Work instructions — Reproduce verbatim every line of the entries, beginning at the line that contains "Looking among ceiling" and continuing through the final line of the entries.

Rows —
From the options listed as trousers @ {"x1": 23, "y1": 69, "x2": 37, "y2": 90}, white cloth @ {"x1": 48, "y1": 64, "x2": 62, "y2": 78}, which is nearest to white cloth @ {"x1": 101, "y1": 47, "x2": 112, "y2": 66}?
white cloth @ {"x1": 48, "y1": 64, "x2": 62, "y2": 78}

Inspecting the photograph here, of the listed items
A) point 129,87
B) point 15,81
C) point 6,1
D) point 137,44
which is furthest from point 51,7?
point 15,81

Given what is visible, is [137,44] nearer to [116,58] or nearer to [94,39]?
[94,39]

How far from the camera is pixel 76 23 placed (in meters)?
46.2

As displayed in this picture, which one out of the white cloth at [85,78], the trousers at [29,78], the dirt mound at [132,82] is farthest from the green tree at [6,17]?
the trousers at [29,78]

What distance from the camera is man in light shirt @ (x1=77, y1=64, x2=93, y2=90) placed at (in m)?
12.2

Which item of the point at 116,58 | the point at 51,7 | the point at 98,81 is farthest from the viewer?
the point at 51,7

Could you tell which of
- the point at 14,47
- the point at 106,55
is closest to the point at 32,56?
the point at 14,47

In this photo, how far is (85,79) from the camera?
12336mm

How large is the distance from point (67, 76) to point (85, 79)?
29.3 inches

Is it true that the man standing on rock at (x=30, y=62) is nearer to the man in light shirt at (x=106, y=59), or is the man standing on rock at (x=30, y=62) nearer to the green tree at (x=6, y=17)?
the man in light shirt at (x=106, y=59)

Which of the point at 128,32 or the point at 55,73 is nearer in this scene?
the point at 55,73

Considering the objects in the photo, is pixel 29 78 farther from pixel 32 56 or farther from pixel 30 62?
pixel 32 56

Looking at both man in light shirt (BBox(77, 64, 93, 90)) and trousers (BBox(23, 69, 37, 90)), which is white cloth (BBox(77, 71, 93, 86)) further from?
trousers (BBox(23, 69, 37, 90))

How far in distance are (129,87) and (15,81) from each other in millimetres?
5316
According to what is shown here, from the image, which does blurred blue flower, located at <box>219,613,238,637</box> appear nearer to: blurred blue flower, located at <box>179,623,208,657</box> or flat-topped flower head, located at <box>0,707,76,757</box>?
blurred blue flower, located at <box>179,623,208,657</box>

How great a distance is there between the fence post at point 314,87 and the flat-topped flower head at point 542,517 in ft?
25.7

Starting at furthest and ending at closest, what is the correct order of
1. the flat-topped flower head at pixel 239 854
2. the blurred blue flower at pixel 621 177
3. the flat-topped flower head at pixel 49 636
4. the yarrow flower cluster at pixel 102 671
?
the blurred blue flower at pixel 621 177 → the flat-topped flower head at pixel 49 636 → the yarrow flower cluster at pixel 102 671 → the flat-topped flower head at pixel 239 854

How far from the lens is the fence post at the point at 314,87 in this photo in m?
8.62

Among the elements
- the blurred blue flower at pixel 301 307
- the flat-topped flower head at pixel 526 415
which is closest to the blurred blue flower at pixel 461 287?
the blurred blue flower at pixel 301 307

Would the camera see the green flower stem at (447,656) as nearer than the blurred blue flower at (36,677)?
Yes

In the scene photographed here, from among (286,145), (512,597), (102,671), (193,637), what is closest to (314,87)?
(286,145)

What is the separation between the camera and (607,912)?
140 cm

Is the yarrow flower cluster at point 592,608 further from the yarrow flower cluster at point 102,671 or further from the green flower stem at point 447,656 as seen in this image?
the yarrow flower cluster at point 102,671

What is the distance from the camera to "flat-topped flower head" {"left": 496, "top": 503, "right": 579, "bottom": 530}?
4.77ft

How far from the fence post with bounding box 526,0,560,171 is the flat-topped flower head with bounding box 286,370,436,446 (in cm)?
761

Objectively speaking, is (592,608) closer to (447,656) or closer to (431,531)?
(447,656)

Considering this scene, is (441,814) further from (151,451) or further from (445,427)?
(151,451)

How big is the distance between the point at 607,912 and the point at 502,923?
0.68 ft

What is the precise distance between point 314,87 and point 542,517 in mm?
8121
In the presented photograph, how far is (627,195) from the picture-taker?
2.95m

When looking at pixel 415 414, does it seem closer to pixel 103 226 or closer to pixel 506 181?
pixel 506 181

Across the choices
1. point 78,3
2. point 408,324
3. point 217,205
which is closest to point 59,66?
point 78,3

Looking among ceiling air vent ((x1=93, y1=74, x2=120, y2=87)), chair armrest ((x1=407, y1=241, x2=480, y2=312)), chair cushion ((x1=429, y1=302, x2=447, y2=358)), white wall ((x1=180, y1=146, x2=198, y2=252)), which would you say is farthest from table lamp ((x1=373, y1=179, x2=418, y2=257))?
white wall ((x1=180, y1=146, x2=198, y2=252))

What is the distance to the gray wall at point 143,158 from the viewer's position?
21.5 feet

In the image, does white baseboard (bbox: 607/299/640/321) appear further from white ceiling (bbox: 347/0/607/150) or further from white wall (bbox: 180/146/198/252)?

Task answer —
Looking among ceiling air vent ((x1=93, y1=74, x2=120, y2=87)), chair armrest ((x1=407, y1=241, x2=480, y2=312)), chair cushion ((x1=429, y1=302, x2=447, y2=358)), white wall ((x1=180, y1=146, x2=198, y2=252)), which would you say is farthest from table lamp ((x1=373, y1=179, x2=418, y2=257))?
white wall ((x1=180, y1=146, x2=198, y2=252))

What is the distance to the gray wall at point 143,158 from the viewer's position?
21.5 feet

In the image, does white baseboard (bbox: 607/299/640/321) appear further from white ceiling (bbox: 347/0/607/150) or further from white wall (bbox: 180/146/198/252)?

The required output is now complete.